How to choose the right tools
Even though web scraping code can be written in many languages, Python stands out primarily because it has a vast number of open-source libraries that are easy to use and very powerful.
As every website is unique, you will have to deal with different challenges while scraping. On top of that, your data collection objects may vary a lot. It could range from a simple one-time scrape from a small website to a daily price-monitoring of millions of products.
Python has libraries for all the cases —simple libraries for one-time quick scrape and complex frameworks that can work well with millions of pages.
Popular Python Libraries for Web Scraping
1. Requests
Requests is one of the most commonly used libraries in web scraping.
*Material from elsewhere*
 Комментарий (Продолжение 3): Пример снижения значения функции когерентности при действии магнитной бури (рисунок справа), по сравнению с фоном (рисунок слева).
Using this library, you can send HTTP requests and receive a response.
Let’s see a quick example. First, install this library using `pip`:
$ pip3 install requests
Then run the following code:
import requests response = requests.get('https://sandbox.oxylabs.io/')
print(f'Status Code: {response.status_code}')
print(f'HTML Markup: {response.text}')
Once run, this code will print the status code as 200 and the HTML markup of the page.
The Requests library also makes it very easy to route your HTTP requests using proxies. See this example:
proxy = {
'http': 'http://username:[email protected]:8888',
'https': 'https://username:[email protected]:8888',
}
response = requests.get('https://sandbox.oxylabs.io/', proxies=proxy)
If you don’t have a proxy provider, here is a list of the best proxy providers.
The limitation of the `Requests` library is that it returns the HTML as plain text, making it difficult to extract specific information. This is where you would need a library that can parse the HTML.
2. Beautiful Soup
Beautiful Soup is the other most common library for web scraping. BeautifulSoup provides simple methods that make extracting specific information from any HTML easy.
Note that BeautifulSoup is a wrapper around other parser libraries such as `lxml` and `html5lib`. Using libraries such as `lxml` directly is tedious, especially if you need to learn XPath. BeautifulSoup hides all the complications and even allows you to switch the parsers if you want to.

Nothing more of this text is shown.